● DOCUMENT PASSAGE
• • • •

A direct mechanical connection with the spindle drive is required to provide the proper relationship for feeding or threading operations. The lead screw is a precision part and is usually only used for threading operations to avoid unnecessary wear. Most engine lathes incorporate a feed rod that is used to drive the carriage for operations other than threading. The headstock spindle supports a faceplate, chuck, or collet, which in turn holds and drives the workpiece. There are four types of standard spindles, all identified by the type of nose: threaded nose, camlock, taper nose key drive, or flanged nose. The threaded nose spindle is usually only found on smaller and less expensive lathes. The camlock type allows faster changing of faceplates or chucks. The taper nose key drive type provides greater support to the workpiece while the flanged spindle nose permits mounting of special chucks or power operated equipment and can be found on turret lathes and automatics. The tail-stock is mounted on the bedways and may be positioned and clamped to support work for turning. It may also use a tool mounted in place of the tailstock center so that boring, drilling, or reaming can be done. The tailstock must be perfectly aligned with the head-stock spindle in order to produce good parts. The carriage is the tool platform of the machine. It supports and feeds the cutting tool over the work. The carriage consists of the cross slide, which bridges the ways to support the compound and tool post, or toolholder, and the apron. The lead screw and the feed rod pass through the apron and transmit feeding power to the carriage. The main controls for positioning and feeding the tool are also located on the apron.

3)Boring machines

Boring machines

Boring machines are similar in construction to milling machines except they are generally more massive and built lower to the floor, use different tooling, and feed differently along the axis of the spindle. Boring machines are typically located in very clean, climate controlled environments and are massive for extra rigidity and vibration damping to ensure close tolerance hole sizes and locations, one example being automobile engine piston bores.

• • • •

● RECORD LIST
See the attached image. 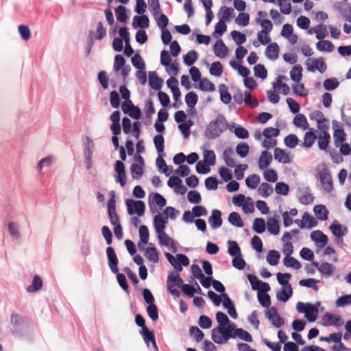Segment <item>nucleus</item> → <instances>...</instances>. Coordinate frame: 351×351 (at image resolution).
I'll use <instances>...</instances> for the list:
<instances>
[{
    "instance_id": "obj_40",
    "label": "nucleus",
    "mask_w": 351,
    "mask_h": 351,
    "mask_svg": "<svg viewBox=\"0 0 351 351\" xmlns=\"http://www.w3.org/2000/svg\"><path fill=\"white\" fill-rule=\"evenodd\" d=\"M234 338L238 337L242 340H244L247 342L252 341V337L251 335L246 330L243 328H236L234 331Z\"/></svg>"
},
{
    "instance_id": "obj_13",
    "label": "nucleus",
    "mask_w": 351,
    "mask_h": 351,
    "mask_svg": "<svg viewBox=\"0 0 351 351\" xmlns=\"http://www.w3.org/2000/svg\"><path fill=\"white\" fill-rule=\"evenodd\" d=\"M213 51L216 56L223 58L228 52V49L221 39L218 40L213 46Z\"/></svg>"
},
{
    "instance_id": "obj_33",
    "label": "nucleus",
    "mask_w": 351,
    "mask_h": 351,
    "mask_svg": "<svg viewBox=\"0 0 351 351\" xmlns=\"http://www.w3.org/2000/svg\"><path fill=\"white\" fill-rule=\"evenodd\" d=\"M304 314H305V317L309 322H315L317 317L318 310L316 307H315L312 304L308 303L307 304V309L306 310Z\"/></svg>"
},
{
    "instance_id": "obj_47",
    "label": "nucleus",
    "mask_w": 351,
    "mask_h": 351,
    "mask_svg": "<svg viewBox=\"0 0 351 351\" xmlns=\"http://www.w3.org/2000/svg\"><path fill=\"white\" fill-rule=\"evenodd\" d=\"M250 151V147L247 143L242 142L239 143L236 147L237 154L241 158H245L247 156Z\"/></svg>"
},
{
    "instance_id": "obj_1",
    "label": "nucleus",
    "mask_w": 351,
    "mask_h": 351,
    "mask_svg": "<svg viewBox=\"0 0 351 351\" xmlns=\"http://www.w3.org/2000/svg\"><path fill=\"white\" fill-rule=\"evenodd\" d=\"M167 289L174 296L178 297L180 294L179 288L182 287L183 280L178 273L171 272L167 278Z\"/></svg>"
},
{
    "instance_id": "obj_48",
    "label": "nucleus",
    "mask_w": 351,
    "mask_h": 351,
    "mask_svg": "<svg viewBox=\"0 0 351 351\" xmlns=\"http://www.w3.org/2000/svg\"><path fill=\"white\" fill-rule=\"evenodd\" d=\"M253 230L258 234H261L265 230V220L262 218H256L253 223Z\"/></svg>"
},
{
    "instance_id": "obj_60",
    "label": "nucleus",
    "mask_w": 351,
    "mask_h": 351,
    "mask_svg": "<svg viewBox=\"0 0 351 351\" xmlns=\"http://www.w3.org/2000/svg\"><path fill=\"white\" fill-rule=\"evenodd\" d=\"M298 138L295 134H289L284 139L285 144L289 148H294L298 145Z\"/></svg>"
},
{
    "instance_id": "obj_64",
    "label": "nucleus",
    "mask_w": 351,
    "mask_h": 351,
    "mask_svg": "<svg viewBox=\"0 0 351 351\" xmlns=\"http://www.w3.org/2000/svg\"><path fill=\"white\" fill-rule=\"evenodd\" d=\"M280 10L282 13L289 14L291 12V5L289 0H278Z\"/></svg>"
},
{
    "instance_id": "obj_2",
    "label": "nucleus",
    "mask_w": 351,
    "mask_h": 351,
    "mask_svg": "<svg viewBox=\"0 0 351 351\" xmlns=\"http://www.w3.org/2000/svg\"><path fill=\"white\" fill-rule=\"evenodd\" d=\"M165 256L169 263L178 271H181L182 270V265L184 266L189 265V259L184 254H178L176 255V258L168 252H166Z\"/></svg>"
},
{
    "instance_id": "obj_8",
    "label": "nucleus",
    "mask_w": 351,
    "mask_h": 351,
    "mask_svg": "<svg viewBox=\"0 0 351 351\" xmlns=\"http://www.w3.org/2000/svg\"><path fill=\"white\" fill-rule=\"evenodd\" d=\"M333 124V137L334 143L336 147H339L341 143L346 141V134L342 128H339L336 121H332Z\"/></svg>"
},
{
    "instance_id": "obj_26",
    "label": "nucleus",
    "mask_w": 351,
    "mask_h": 351,
    "mask_svg": "<svg viewBox=\"0 0 351 351\" xmlns=\"http://www.w3.org/2000/svg\"><path fill=\"white\" fill-rule=\"evenodd\" d=\"M149 21L146 15L135 16L133 19V26L134 27H140L142 28H147L149 27Z\"/></svg>"
},
{
    "instance_id": "obj_63",
    "label": "nucleus",
    "mask_w": 351,
    "mask_h": 351,
    "mask_svg": "<svg viewBox=\"0 0 351 351\" xmlns=\"http://www.w3.org/2000/svg\"><path fill=\"white\" fill-rule=\"evenodd\" d=\"M277 280L278 282L282 285V287H287L288 285H291V284L289 282V280L291 278V275L289 273L282 274V273H278L277 275Z\"/></svg>"
},
{
    "instance_id": "obj_41",
    "label": "nucleus",
    "mask_w": 351,
    "mask_h": 351,
    "mask_svg": "<svg viewBox=\"0 0 351 351\" xmlns=\"http://www.w3.org/2000/svg\"><path fill=\"white\" fill-rule=\"evenodd\" d=\"M204 161L208 166H213L216 162V156L213 150H204Z\"/></svg>"
},
{
    "instance_id": "obj_46",
    "label": "nucleus",
    "mask_w": 351,
    "mask_h": 351,
    "mask_svg": "<svg viewBox=\"0 0 351 351\" xmlns=\"http://www.w3.org/2000/svg\"><path fill=\"white\" fill-rule=\"evenodd\" d=\"M260 182L261 178L259 176L256 174L249 176L245 180L246 185L251 189H256L259 184Z\"/></svg>"
},
{
    "instance_id": "obj_55",
    "label": "nucleus",
    "mask_w": 351,
    "mask_h": 351,
    "mask_svg": "<svg viewBox=\"0 0 351 351\" xmlns=\"http://www.w3.org/2000/svg\"><path fill=\"white\" fill-rule=\"evenodd\" d=\"M197 100V95L194 92H189L185 96V101L189 108H194Z\"/></svg>"
},
{
    "instance_id": "obj_6",
    "label": "nucleus",
    "mask_w": 351,
    "mask_h": 351,
    "mask_svg": "<svg viewBox=\"0 0 351 351\" xmlns=\"http://www.w3.org/2000/svg\"><path fill=\"white\" fill-rule=\"evenodd\" d=\"M159 243L167 247L173 253H176L178 250L175 241L169 237L165 232L157 234Z\"/></svg>"
},
{
    "instance_id": "obj_22",
    "label": "nucleus",
    "mask_w": 351,
    "mask_h": 351,
    "mask_svg": "<svg viewBox=\"0 0 351 351\" xmlns=\"http://www.w3.org/2000/svg\"><path fill=\"white\" fill-rule=\"evenodd\" d=\"M279 53V47L276 43L269 44L265 50L267 57L272 60L278 58Z\"/></svg>"
},
{
    "instance_id": "obj_9",
    "label": "nucleus",
    "mask_w": 351,
    "mask_h": 351,
    "mask_svg": "<svg viewBox=\"0 0 351 351\" xmlns=\"http://www.w3.org/2000/svg\"><path fill=\"white\" fill-rule=\"evenodd\" d=\"M321 184L327 192H331L333 189V183L331 175L327 171H323L319 173Z\"/></svg>"
},
{
    "instance_id": "obj_17",
    "label": "nucleus",
    "mask_w": 351,
    "mask_h": 351,
    "mask_svg": "<svg viewBox=\"0 0 351 351\" xmlns=\"http://www.w3.org/2000/svg\"><path fill=\"white\" fill-rule=\"evenodd\" d=\"M221 213L219 210H213L212 215L208 219V222L213 228H219L222 224V219L221 217Z\"/></svg>"
},
{
    "instance_id": "obj_45",
    "label": "nucleus",
    "mask_w": 351,
    "mask_h": 351,
    "mask_svg": "<svg viewBox=\"0 0 351 351\" xmlns=\"http://www.w3.org/2000/svg\"><path fill=\"white\" fill-rule=\"evenodd\" d=\"M316 47L320 51H326L330 52L334 49L333 44L329 40H321L317 43Z\"/></svg>"
},
{
    "instance_id": "obj_57",
    "label": "nucleus",
    "mask_w": 351,
    "mask_h": 351,
    "mask_svg": "<svg viewBox=\"0 0 351 351\" xmlns=\"http://www.w3.org/2000/svg\"><path fill=\"white\" fill-rule=\"evenodd\" d=\"M190 335L194 337L197 342H200L203 340L204 334L196 326H191L189 329Z\"/></svg>"
},
{
    "instance_id": "obj_37",
    "label": "nucleus",
    "mask_w": 351,
    "mask_h": 351,
    "mask_svg": "<svg viewBox=\"0 0 351 351\" xmlns=\"http://www.w3.org/2000/svg\"><path fill=\"white\" fill-rule=\"evenodd\" d=\"M11 324L13 326V333H16L19 330V326L23 322V318L17 313H12L11 315Z\"/></svg>"
},
{
    "instance_id": "obj_28",
    "label": "nucleus",
    "mask_w": 351,
    "mask_h": 351,
    "mask_svg": "<svg viewBox=\"0 0 351 351\" xmlns=\"http://www.w3.org/2000/svg\"><path fill=\"white\" fill-rule=\"evenodd\" d=\"M145 257L152 263H156L158 262V253L154 246H150L145 249Z\"/></svg>"
},
{
    "instance_id": "obj_34",
    "label": "nucleus",
    "mask_w": 351,
    "mask_h": 351,
    "mask_svg": "<svg viewBox=\"0 0 351 351\" xmlns=\"http://www.w3.org/2000/svg\"><path fill=\"white\" fill-rule=\"evenodd\" d=\"M258 22L262 27V30L259 32V37L261 34H269L273 29V24L271 21L268 19H258Z\"/></svg>"
},
{
    "instance_id": "obj_50",
    "label": "nucleus",
    "mask_w": 351,
    "mask_h": 351,
    "mask_svg": "<svg viewBox=\"0 0 351 351\" xmlns=\"http://www.w3.org/2000/svg\"><path fill=\"white\" fill-rule=\"evenodd\" d=\"M302 71L301 66H295L290 71L291 79L295 82H299L302 77Z\"/></svg>"
},
{
    "instance_id": "obj_7",
    "label": "nucleus",
    "mask_w": 351,
    "mask_h": 351,
    "mask_svg": "<svg viewBox=\"0 0 351 351\" xmlns=\"http://www.w3.org/2000/svg\"><path fill=\"white\" fill-rule=\"evenodd\" d=\"M106 254L108 259V265L111 271L114 274L118 273V258L114 249L112 247H108L106 249Z\"/></svg>"
},
{
    "instance_id": "obj_42",
    "label": "nucleus",
    "mask_w": 351,
    "mask_h": 351,
    "mask_svg": "<svg viewBox=\"0 0 351 351\" xmlns=\"http://www.w3.org/2000/svg\"><path fill=\"white\" fill-rule=\"evenodd\" d=\"M258 193L263 197H269L273 193V188L267 182H263L258 189Z\"/></svg>"
},
{
    "instance_id": "obj_44",
    "label": "nucleus",
    "mask_w": 351,
    "mask_h": 351,
    "mask_svg": "<svg viewBox=\"0 0 351 351\" xmlns=\"http://www.w3.org/2000/svg\"><path fill=\"white\" fill-rule=\"evenodd\" d=\"M284 265L288 267H293L299 269L301 267L300 263L295 258L290 256H286L283 260Z\"/></svg>"
},
{
    "instance_id": "obj_61",
    "label": "nucleus",
    "mask_w": 351,
    "mask_h": 351,
    "mask_svg": "<svg viewBox=\"0 0 351 351\" xmlns=\"http://www.w3.org/2000/svg\"><path fill=\"white\" fill-rule=\"evenodd\" d=\"M223 72V66L221 62H214L210 68V73L215 76H220Z\"/></svg>"
},
{
    "instance_id": "obj_43",
    "label": "nucleus",
    "mask_w": 351,
    "mask_h": 351,
    "mask_svg": "<svg viewBox=\"0 0 351 351\" xmlns=\"http://www.w3.org/2000/svg\"><path fill=\"white\" fill-rule=\"evenodd\" d=\"M131 174L134 179L138 180L143 174V166L133 163L130 167Z\"/></svg>"
},
{
    "instance_id": "obj_18",
    "label": "nucleus",
    "mask_w": 351,
    "mask_h": 351,
    "mask_svg": "<svg viewBox=\"0 0 351 351\" xmlns=\"http://www.w3.org/2000/svg\"><path fill=\"white\" fill-rule=\"evenodd\" d=\"M274 159L282 163H289L291 162L289 156L284 150L279 147H276L274 153Z\"/></svg>"
},
{
    "instance_id": "obj_53",
    "label": "nucleus",
    "mask_w": 351,
    "mask_h": 351,
    "mask_svg": "<svg viewBox=\"0 0 351 351\" xmlns=\"http://www.w3.org/2000/svg\"><path fill=\"white\" fill-rule=\"evenodd\" d=\"M222 330L221 328L217 327L213 328L212 330V339L214 342L218 344L224 343L223 336H222Z\"/></svg>"
},
{
    "instance_id": "obj_36",
    "label": "nucleus",
    "mask_w": 351,
    "mask_h": 351,
    "mask_svg": "<svg viewBox=\"0 0 351 351\" xmlns=\"http://www.w3.org/2000/svg\"><path fill=\"white\" fill-rule=\"evenodd\" d=\"M162 84V80L155 73H149V86L151 88L158 90L161 88Z\"/></svg>"
},
{
    "instance_id": "obj_39",
    "label": "nucleus",
    "mask_w": 351,
    "mask_h": 351,
    "mask_svg": "<svg viewBox=\"0 0 351 351\" xmlns=\"http://www.w3.org/2000/svg\"><path fill=\"white\" fill-rule=\"evenodd\" d=\"M267 230L268 231L276 235L279 233L280 231V227L279 223L277 219L274 218H269L268 219L267 221Z\"/></svg>"
},
{
    "instance_id": "obj_3",
    "label": "nucleus",
    "mask_w": 351,
    "mask_h": 351,
    "mask_svg": "<svg viewBox=\"0 0 351 351\" xmlns=\"http://www.w3.org/2000/svg\"><path fill=\"white\" fill-rule=\"evenodd\" d=\"M125 204L130 215H133L136 213L139 217L143 215L145 209V205L143 202L141 200L134 201L128 199L126 200Z\"/></svg>"
},
{
    "instance_id": "obj_59",
    "label": "nucleus",
    "mask_w": 351,
    "mask_h": 351,
    "mask_svg": "<svg viewBox=\"0 0 351 351\" xmlns=\"http://www.w3.org/2000/svg\"><path fill=\"white\" fill-rule=\"evenodd\" d=\"M154 143L157 152L160 154L164 152V138L161 134H158L154 138Z\"/></svg>"
},
{
    "instance_id": "obj_35",
    "label": "nucleus",
    "mask_w": 351,
    "mask_h": 351,
    "mask_svg": "<svg viewBox=\"0 0 351 351\" xmlns=\"http://www.w3.org/2000/svg\"><path fill=\"white\" fill-rule=\"evenodd\" d=\"M280 258V253L276 250H271L269 251L266 259L270 265L275 266L278 265Z\"/></svg>"
},
{
    "instance_id": "obj_30",
    "label": "nucleus",
    "mask_w": 351,
    "mask_h": 351,
    "mask_svg": "<svg viewBox=\"0 0 351 351\" xmlns=\"http://www.w3.org/2000/svg\"><path fill=\"white\" fill-rule=\"evenodd\" d=\"M293 123L296 127L303 130H306L308 128V123L303 114H298L294 117Z\"/></svg>"
},
{
    "instance_id": "obj_62",
    "label": "nucleus",
    "mask_w": 351,
    "mask_h": 351,
    "mask_svg": "<svg viewBox=\"0 0 351 351\" xmlns=\"http://www.w3.org/2000/svg\"><path fill=\"white\" fill-rule=\"evenodd\" d=\"M216 319L219 324V327H223L230 324L228 317L223 312L219 311L216 313Z\"/></svg>"
},
{
    "instance_id": "obj_12",
    "label": "nucleus",
    "mask_w": 351,
    "mask_h": 351,
    "mask_svg": "<svg viewBox=\"0 0 351 351\" xmlns=\"http://www.w3.org/2000/svg\"><path fill=\"white\" fill-rule=\"evenodd\" d=\"M332 233L339 240H343V237L347 232V228L343 227L337 221H335L330 226Z\"/></svg>"
},
{
    "instance_id": "obj_31",
    "label": "nucleus",
    "mask_w": 351,
    "mask_h": 351,
    "mask_svg": "<svg viewBox=\"0 0 351 351\" xmlns=\"http://www.w3.org/2000/svg\"><path fill=\"white\" fill-rule=\"evenodd\" d=\"M272 160V156L267 151H264L261 153V155L258 160V166L260 169H264L267 168Z\"/></svg>"
},
{
    "instance_id": "obj_56",
    "label": "nucleus",
    "mask_w": 351,
    "mask_h": 351,
    "mask_svg": "<svg viewBox=\"0 0 351 351\" xmlns=\"http://www.w3.org/2000/svg\"><path fill=\"white\" fill-rule=\"evenodd\" d=\"M227 26L225 21L219 20L215 25V32L213 36L216 38L222 36V34L226 31Z\"/></svg>"
},
{
    "instance_id": "obj_27",
    "label": "nucleus",
    "mask_w": 351,
    "mask_h": 351,
    "mask_svg": "<svg viewBox=\"0 0 351 351\" xmlns=\"http://www.w3.org/2000/svg\"><path fill=\"white\" fill-rule=\"evenodd\" d=\"M313 211L317 218L321 221H325L328 219V211L326 207L319 204L314 207Z\"/></svg>"
},
{
    "instance_id": "obj_21",
    "label": "nucleus",
    "mask_w": 351,
    "mask_h": 351,
    "mask_svg": "<svg viewBox=\"0 0 351 351\" xmlns=\"http://www.w3.org/2000/svg\"><path fill=\"white\" fill-rule=\"evenodd\" d=\"M311 237L313 241L316 243H320V247H324L326 245L328 237L320 230H315L311 232Z\"/></svg>"
},
{
    "instance_id": "obj_15",
    "label": "nucleus",
    "mask_w": 351,
    "mask_h": 351,
    "mask_svg": "<svg viewBox=\"0 0 351 351\" xmlns=\"http://www.w3.org/2000/svg\"><path fill=\"white\" fill-rule=\"evenodd\" d=\"M141 334L142 335L143 339L145 343L149 346V343H152L153 347L154 348L156 351H158V347L155 340V336L153 332L149 331L148 328H142L141 331Z\"/></svg>"
},
{
    "instance_id": "obj_4",
    "label": "nucleus",
    "mask_w": 351,
    "mask_h": 351,
    "mask_svg": "<svg viewBox=\"0 0 351 351\" xmlns=\"http://www.w3.org/2000/svg\"><path fill=\"white\" fill-rule=\"evenodd\" d=\"M306 65L308 71L314 72L317 70L321 73L326 71L327 69L326 64L324 62V60L322 57L317 59L308 58L306 60Z\"/></svg>"
},
{
    "instance_id": "obj_24",
    "label": "nucleus",
    "mask_w": 351,
    "mask_h": 351,
    "mask_svg": "<svg viewBox=\"0 0 351 351\" xmlns=\"http://www.w3.org/2000/svg\"><path fill=\"white\" fill-rule=\"evenodd\" d=\"M234 152L232 148H227L223 151V158L226 165L230 167H234L236 161L233 158Z\"/></svg>"
},
{
    "instance_id": "obj_52",
    "label": "nucleus",
    "mask_w": 351,
    "mask_h": 351,
    "mask_svg": "<svg viewBox=\"0 0 351 351\" xmlns=\"http://www.w3.org/2000/svg\"><path fill=\"white\" fill-rule=\"evenodd\" d=\"M197 59V53L195 51L191 50L183 57L184 62L187 66H191Z\"/></svg>"
},
{
    "instance_id": "obj_32",
    "label": "nucleus",
    "mask_w": 351,
    "mask_h": 351,
    "mask_svg": "<svg viewBox=\"0 0 351 351\" xmlns=\"http://www.w3.org/2000/svg\"><path fill=\"white\" fill-rule=\"evenodd\" d=\"M293 295V290L291 285L283 287L282 290L278 293L277 298L279 300L282 302L287 301Z\"/></svg>"
},
{
    "instance_id": "obj_19",
    "label": "nucleus",
    "mask_w": 351,
    "mask_h": 351,
    "mask_svg": "<svg viewBox=\"0 0 351 351\" xmlns=\"http://www.w3.org/2000/svg\"><path fill=\"white\" fill-rule=\"evenodd\" d=\"M167 222V217L162 218L160 214L156 215L154 218V228L157 234L165 232V224Z\"/></svg>"
},
{
    "instance_id": "obj_51",
    "label": "nucleus",
    "mask_w": 351,
    "mask_h": 351,
    "mask_svg": "<svg viewBox=\"0 0 351 351\" xmlns=\"http://www.w3.org/2000/svg\"><path fill=\"white\" fill-rule=\"evenodd\" d=\"M302 219L304 224V228H312L317 225V221L308 213H305L303 215Z\"/></svg>"
},
{
    "instance_id": "obj_10",
    "label": "nucleus",
    "mask_w": 351,
    "mask_h": 351,
    "mask_svg": "<svg viewBox=\"0 0 351 351\" xmlns=\"http://www.w3.org/2000/svg\"><path fill=\"white\" fill-rule=\"evenodd\" d=\"M309 117L311 120L317 121L318 129L328 128V126L325 123L327 121V119L322 111L314 110L310 114Z\"/></svg>"
},
{
    "instance_id": "obj_38",
    "label": "nucleus",
    "mask_w": 351,
    "mask_h": 351,
    "mask_svg": "<svg viewBox=\"0 0 351 351\" xmlns=\"http://www.w3.org/2000/svg\"><path fill=\"white\" fill-rule=\"evenodd\" d=\"M228 221L233 226L241 228L244 226V223L240 215L236 212H232L228 217Z\"/></svg>"
},
{
    "instance_id": "obj_20",
    "label": "nucleus",
    "mask_w": 351,
    "mask_h": 351,
    "mask_svg": "<svg viewBox=\"0 0 351 351\" xmlns=\"http://www.w3.org/2000/svg\"><path fill=\"white\" fill-rule=\"evenodd\" d=\"M139 235L141 243H142V244L138 243V247L140 250H143V245L148 243L149 237V230L146 226L142 225L140 226Z\"/></svg>"
},
{
    "instance_id": "obj_16",
    "label": "nucleus",
    "mask_w": 351,
    "mask_h": 351,
    "mask_svg": "<svg viewBox=\"0 0 351 351\" xmlns=\"http://www.w3.org/2000/svg\"><path fill=\"white\" fill-rule=\"evenodd\" d=\"M324 320H327L328 326H341L343 324V321L340 315L337 314L326 313L324 316Z\"/></svg>"
},
{
    "instance_id": "obj_23",
    "label": "nucleus",
    "mask_w": 351,
    "mask_h": 351,
    "mask_svg": "<svg viewBox=\"0 0 351 351\" xmlns=\"http://www.w3.org/2000/svg\"><path fill=\"white\" fill-rule=\"evenodd\" d=\"M222 330V336L224 343H226L229 339L234 338V331L235 330L236 325L234 324H228L226 327H220Z\"/></svg>"
},
{
    "instance_id": "obj_49",
    "label": "nucleus",
    "mask_w": 351,
    "mask_h": 351,
    "mask_svg": "<svg viewBox=\"0 0 351 351\" xmlns=\"http://www.w3.org/2000/svg\"><path fill=\"white\" fill-rule=\"evenodd\" d=\"M115 14L117 17V20L120 22H125L128 19V16L126 13V9L123 5H119L115 9Z\"/></svg>"
},
{
    "instance_id": "obj_14",
    "label": "nucleus",
    "mask_w": 351,
    "mask_h": 351,
    "mask_svg": "<svg viewBox=\"0 0 351 351\" xmlns=\"http://www.w3.org/2000/svg\"><path fill=\"white\" fill-rule=\"evenodd\" d=\"M313 265L317 267L318 271L326 277L330 276L332 274L335 267L328 263H322L321 264L314 262Z\"/></svg>"
},
{
    "instance_id": "obj_54",
    "label": "nucleus",
    "mask_w": 351,
    "mask_h": 351,
    "mask_svg": "<svg viewBox=\"0 0 351 351\" xmlns=\"http://www.w3.org/2000/svg\"><path fill=\"white\" fill-rule=\"evenodd\" d=\"M313 32L316 34V38L320 40H323L328 35L326 27L323 25L316 26L313 29Z\"/></svg>"
},
{
    "instance_id": "obj_5",
    "label": "nucleus",
    "mask_w": 351,
    "mask_h": 351,
    "mask_svg": "<svg viewBox=\"0 0 351 351\" xmlns=\"http://www.w3.org/2000/svg\"><path fill=\"white\" fill-rule=\"evenodd\" d=\"M223 123L219 118L211 121L208 125L207 133L208 138H214L219 136L223 132Z\"/></svg>"
},
{
    "instance_id": "obj_25",
    "label": "nucleus",
    "mask_w": 351,
    "mask_h": 351,
    "mask_svg": "<svg viewBox=\"0 0 351 351\" xmlns=\"http://www.w3.org/2000/svg\"><path fill=\"white\" fill-rule=\"evenodd\" d=\"M310 130L306 132L304 136V141L302 144V147L310 148L313 146L314 144L317 136L315 134V133L312 131V128L309 129Z\"/></svg>"
},
{
    "instance_id": "obj_29",
    "label": "nucleus",
    "mask_w": 351,
    "mask_h": 351,
    "mask_svg": "<svg viewBox=\"0 0 351 351\" xmlns=\"http://www.w3.org/2000/svg\"><path fill=\"white\" fill-rule=\"evenodd\" d=\"M43 285V280L38 275H36L33 278L32 285L27 287V291L29 293H34L40 290Z\"/></svg>"
},
{
    "instance_id": "obj_58",
    "label": "nucleus",
    "mask_w": 351,
    "mask_h": 351,
    "mask_svg": "<svg viewBox=\"0 0 351 351\" xmlns=\"http://www.w3.org/2000/svg\"><path fill=\"white\" fill-rule=\"evenodd\" d=\"M339 85V81L336 78L326 79L324 82V87L327 90H332L337 88Z\"/></svg>"
},
{
    "instance_id": "obj_11",
    "label": "nucleus",
    "mask_w": 351,
    "mask_h": 351,
    "mask_svg": "<svg viewBox=\"0 0 351 351\" xmlns=\"http://www.w3.org/2000/svg\"><path fill=\"white\" fill-rule=\"evenodd\" d=\"M322 132L319 133L318 138V147L322 150L326 151L330 141V135L328 132V129H319Z\"/></svg>"
}]
</instances>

• • • •

● PROBLEMS
[1] From the machine tool passage above, copy from "Boring machines are similar" up to and including "engine piston bores.".
[2] According to the machine tool passage, why is the lead screw usually reserved for threading operations? Answer in one to three sentences.
[3] In the machine tool passage, which type of standard spindle allows faster changing of faceplates or chucks?

● THE REPLIES
[1]
Boring machines are similar in construction to milling machines except they are generally more massive and built lower to the floor, use different tooling, and feed differently along the axis of the spindle. Boring machines are typically located in very clean, climate controlled environments and are massive for extra rigidity and vibration damping to ensure close tolerance hole sizes and locations, one example being automobile engine piston bores.

[2] The lead screw is a precision part, so it is usually used only for threading to avoid unnecessary wear. Most engine lathes have a separate feed rod that drives the carriage for other operations.

[3] The camlock type.